● **EXCERPT PROVIDED**:
-*-*-

The primary complaint must be explored in detail by the clinician with first aid training to discover the evolution of symptoms, including the location, onset, severity, frequency, duration, and limitations caused by the pain or disability. The individual’s pain perception can indicate which structures may be injured. There are two categories of pain: somatic, and visceral.
Somatic pain arises from the skin, ligaments, muscles, bones, and joints and is the most common type of pain encountered in musculoskeletal injuries. It is classified into two major types: deep, and superficial. Deep somatic pain is described as diffuse or nagging, as if intense pressure is being exerted on the structures, and may be complicated by stabbing pain. Deep somatic pain is longer lasting and usually indicates significant tissue damage to bone, internal joint structures, or muscles. Superficial somatic pain results from injury to the epidermis or dermis and usually is a sharp, prickly type of pain that tends to be brief.
Visceral pain results from disease or injury to an organ in the thoracic or abdominal cavity, such as compression, tension, or distention of the viscera. Similar to deep somatic pain, it is perceived as deeply located, nagging, and pressing, and it often is accompanied by nausea and vomiting. Referred pain is a type of visceral pain that travels along the same nerve pathways as somatic pain. It is perceived by the brain as being somatic in origin. In other words, the injury is in one region, but the brain considers it in another. For example, referred pain occurs when an individual has a heart attack and feels pain in the chest, left arm, and sometimes, the neck.

-*-*-

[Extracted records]

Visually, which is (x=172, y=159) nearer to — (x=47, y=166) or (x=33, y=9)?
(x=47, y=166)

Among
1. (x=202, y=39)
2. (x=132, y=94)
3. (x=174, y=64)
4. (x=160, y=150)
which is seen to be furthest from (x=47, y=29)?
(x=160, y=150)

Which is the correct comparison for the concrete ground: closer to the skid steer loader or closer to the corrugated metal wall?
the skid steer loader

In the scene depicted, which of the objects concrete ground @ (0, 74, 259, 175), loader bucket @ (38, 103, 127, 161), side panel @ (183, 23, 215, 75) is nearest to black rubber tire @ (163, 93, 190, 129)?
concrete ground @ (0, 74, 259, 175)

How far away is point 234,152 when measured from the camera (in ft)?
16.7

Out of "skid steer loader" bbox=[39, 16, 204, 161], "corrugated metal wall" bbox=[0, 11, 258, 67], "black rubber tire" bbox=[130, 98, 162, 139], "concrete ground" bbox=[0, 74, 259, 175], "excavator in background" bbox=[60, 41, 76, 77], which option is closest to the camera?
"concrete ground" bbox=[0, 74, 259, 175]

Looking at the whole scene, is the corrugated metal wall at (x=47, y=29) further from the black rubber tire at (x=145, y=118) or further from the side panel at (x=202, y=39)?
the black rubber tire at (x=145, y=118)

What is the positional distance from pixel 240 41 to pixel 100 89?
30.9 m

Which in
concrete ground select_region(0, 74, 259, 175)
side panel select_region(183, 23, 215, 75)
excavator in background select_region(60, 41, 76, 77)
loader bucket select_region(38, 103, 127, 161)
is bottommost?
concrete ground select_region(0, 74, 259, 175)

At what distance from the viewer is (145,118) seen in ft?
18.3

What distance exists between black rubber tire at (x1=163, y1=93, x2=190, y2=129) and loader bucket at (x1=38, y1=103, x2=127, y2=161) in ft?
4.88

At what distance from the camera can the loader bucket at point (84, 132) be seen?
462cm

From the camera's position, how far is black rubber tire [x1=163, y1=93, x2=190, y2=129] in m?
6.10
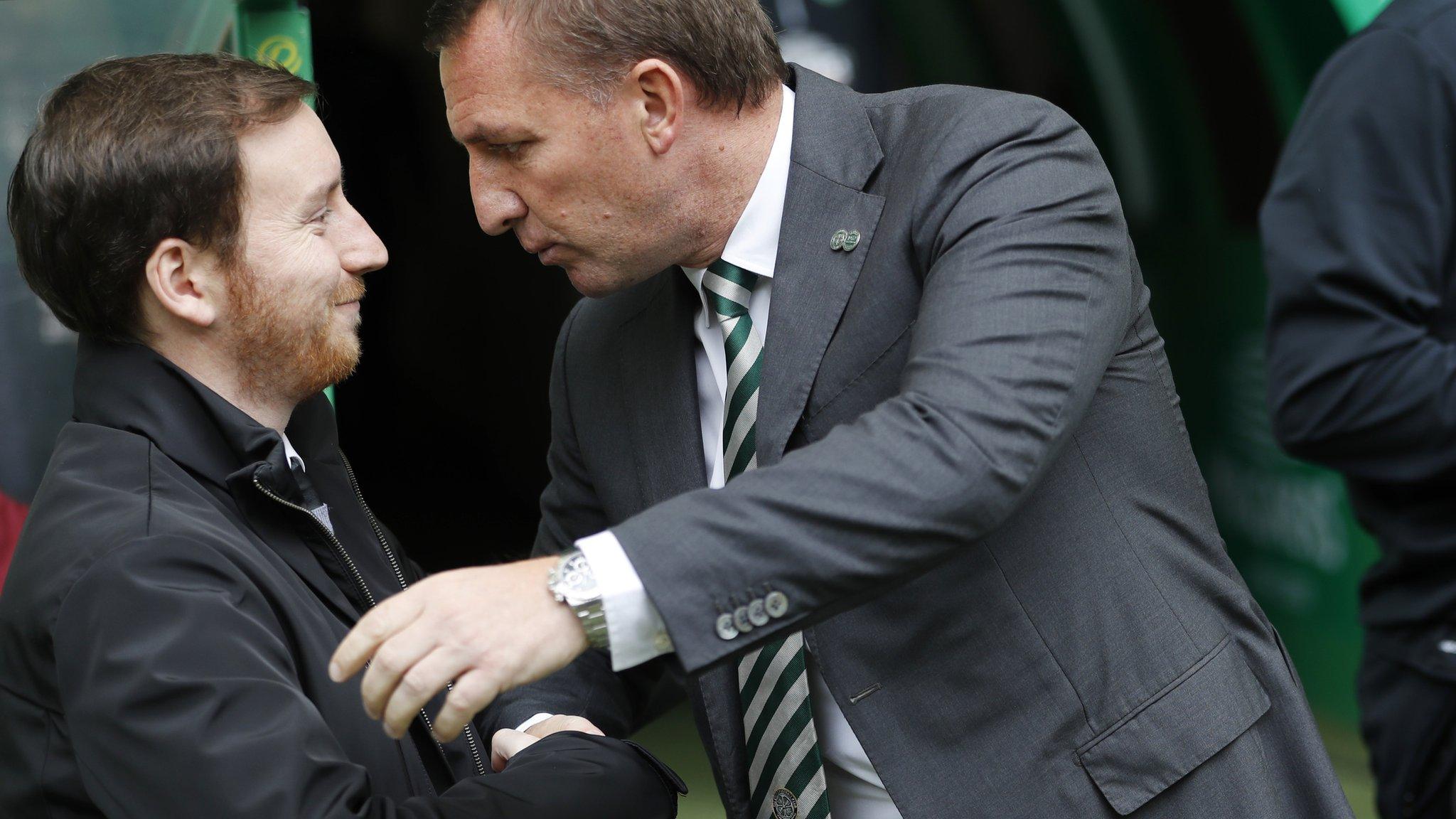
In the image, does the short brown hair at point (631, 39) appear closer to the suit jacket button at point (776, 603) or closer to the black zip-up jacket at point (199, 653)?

-*-*-

● **PROBLEM STATEMENT**: Pick up the passage on types of pain in injury assessment right after its last sentence, and keep writing it from there.

● **RESULT BELOW**:
Pain can travel up or down the length of any nerve and be referred to another region. An individual with a low back problem may feel the pain down the gluteal region and into the back of the leg. If a nerve is injured, pain or a change in sensation, such as a numbing or burning sensation, can be felt along the length of the nerve.
In assessing the injury, the examiner should ask detailed questions about the location, onset, nature, severity, frequency, and duration of the pain. For example, the following questions should be asked: Where is the pain? Can you point to a specific painful spot? Is the pain limited to that area, or does it radiate into other parts of the leg or foot? How bad is the pain on a scale from 1 to 10, with 10 being most severe? Can you describe the pain (e.g., dull, sharp, or aching)? In chronic conditions, the following questions should be asked: When does the pain begin (e.g., when you get out of bed, while sitting, while walking, during exercise, or at night)? How long does the pain last? Is the pain worse before, during, or after activity? What activities aggravate or alleviate the symptoms? Does the pain wake you up at night? How long has the condition been present? Has the pain changed or stayed the same? In the past, what medications, treatments, or exercise programs have improved the situation?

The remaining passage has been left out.